Father Kavanaugh was looking for a clear answer about his future and whether to remain a priest. On his first morning at the “house of the dying,” he met Mother Teresa.
She asked, “What can I do for you?” He asked her to pray for him.
Mother Teresa then asked, “What do you want me to pray for?” Father Kavanaugh responded, “Pray that I have clarity.”
Mother Teresa answered, “No!” When Father Kavanaugh asked why, she said that clarity was the last thing he was holding on to, and he needed to let go of it.
Father Kavanaugh responded that she always seemed to have clarity. Mother Teresa laughed and said, “I have never had clarity."
“What I’ve always had is trust. So, I will pray that you trust.”
Faith as Trust
Mother Teresa’s insistence on trust is the core of faith and this is what we hear about in today’s second reading.
That long passage makes two points: 1) Faith is trust about what is not present but hoped for. And 2) faith is trust about what is present, but not seen.
1. Trust: Not Present, but Hoped For
So, first, faith is trust in what is not present, but hoped for.
The Letter to the Hebrews gives us Abraham as a model. Abraham and Sarah had lived in what is now Iraq, but at God’s calling, they set out for an unknown land.
They were also advanced in years, but they awaited the fulfillment of God’s promise of a child. So, they had trust in what was not present, but hoped for.
In our lives, we need this same kind of faith. At the very beginning, a child must leave the safety of the womb to be born into an unknown world.
At the very end, we are to let go of this life and move into a new life with God. And in between birth and death, we must leave home for the first day of school or college, or we must go from one job to another, or we must leave behind one habit or mindset and adopt another.
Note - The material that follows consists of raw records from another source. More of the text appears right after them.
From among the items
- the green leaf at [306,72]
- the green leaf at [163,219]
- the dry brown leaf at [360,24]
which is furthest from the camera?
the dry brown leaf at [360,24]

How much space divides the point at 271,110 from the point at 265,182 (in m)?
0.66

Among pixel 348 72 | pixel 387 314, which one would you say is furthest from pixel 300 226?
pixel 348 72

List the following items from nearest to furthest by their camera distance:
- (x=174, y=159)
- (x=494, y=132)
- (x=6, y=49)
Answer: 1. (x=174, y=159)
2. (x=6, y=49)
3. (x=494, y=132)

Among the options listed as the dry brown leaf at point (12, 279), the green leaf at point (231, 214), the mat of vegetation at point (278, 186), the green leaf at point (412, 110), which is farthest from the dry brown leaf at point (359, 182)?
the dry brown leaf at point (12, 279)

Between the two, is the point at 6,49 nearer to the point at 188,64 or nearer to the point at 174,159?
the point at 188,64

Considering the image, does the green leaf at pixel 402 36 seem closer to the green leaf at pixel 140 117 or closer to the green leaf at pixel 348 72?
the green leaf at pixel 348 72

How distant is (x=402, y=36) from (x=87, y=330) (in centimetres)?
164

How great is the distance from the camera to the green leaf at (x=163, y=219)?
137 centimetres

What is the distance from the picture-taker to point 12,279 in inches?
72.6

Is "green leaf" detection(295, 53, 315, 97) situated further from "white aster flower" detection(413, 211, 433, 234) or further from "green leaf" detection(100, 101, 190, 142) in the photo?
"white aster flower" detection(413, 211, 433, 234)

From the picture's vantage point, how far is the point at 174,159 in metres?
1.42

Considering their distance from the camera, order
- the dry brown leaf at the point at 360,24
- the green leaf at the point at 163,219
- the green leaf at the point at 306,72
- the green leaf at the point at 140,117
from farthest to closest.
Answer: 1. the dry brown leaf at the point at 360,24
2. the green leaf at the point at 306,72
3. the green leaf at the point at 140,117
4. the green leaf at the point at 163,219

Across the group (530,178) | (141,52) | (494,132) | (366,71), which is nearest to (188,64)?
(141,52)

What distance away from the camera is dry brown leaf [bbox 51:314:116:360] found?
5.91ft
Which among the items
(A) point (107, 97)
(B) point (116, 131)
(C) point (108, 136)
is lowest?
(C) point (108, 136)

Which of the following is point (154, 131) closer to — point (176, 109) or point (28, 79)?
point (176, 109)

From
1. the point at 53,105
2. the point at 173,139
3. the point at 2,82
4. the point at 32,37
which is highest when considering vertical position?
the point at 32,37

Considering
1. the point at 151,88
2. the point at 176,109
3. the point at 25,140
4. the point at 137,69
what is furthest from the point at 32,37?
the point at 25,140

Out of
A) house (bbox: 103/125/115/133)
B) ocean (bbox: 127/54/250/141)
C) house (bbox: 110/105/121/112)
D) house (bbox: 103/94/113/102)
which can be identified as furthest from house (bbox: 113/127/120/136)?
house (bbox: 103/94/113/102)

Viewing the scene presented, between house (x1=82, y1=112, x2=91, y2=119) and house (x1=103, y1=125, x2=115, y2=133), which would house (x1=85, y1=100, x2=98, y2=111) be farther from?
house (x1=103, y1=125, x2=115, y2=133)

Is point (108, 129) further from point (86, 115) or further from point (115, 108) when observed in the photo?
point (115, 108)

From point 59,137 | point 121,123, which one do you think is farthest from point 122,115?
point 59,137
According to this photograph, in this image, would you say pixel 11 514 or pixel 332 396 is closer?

We are constantly called to have this kind of faith: this trust in what is not present, but hoped for.
2. Trust: Present, but Not Seen
And then, faith is trust about what is present, but not seen.
Faith is trust that there is a creator who is the very ground of our being; that this creator, God, is a Father who cares for us and that, in him, we always have a home to go to.
Faith is trust that God became human and that the distance between God and us has been bridged; that Jesus, the Son of God is with us in our joy and suffering, in our peace and upset.
Faith is trust that because Jesus Christ rose from the dead, life is not futile; that everything we do has meaning and value.
Faith is trust that the Holy Spirit is present to us as a community of faith and in the sacraments; that all of us are members of God’s family, one family, the living body of Christ on this earth.
We are constantly called to have this kind of faith also: this trust in what is present but not seen.
Conclusion
So, as Mother Teresa, Saint Teresa of Calcutta says, faith is not so much clarity as it is trust: trust about what is not present but hoped for, and trust about what is present but not seen.
With that understanding, we now once again offer our Profession of Faith.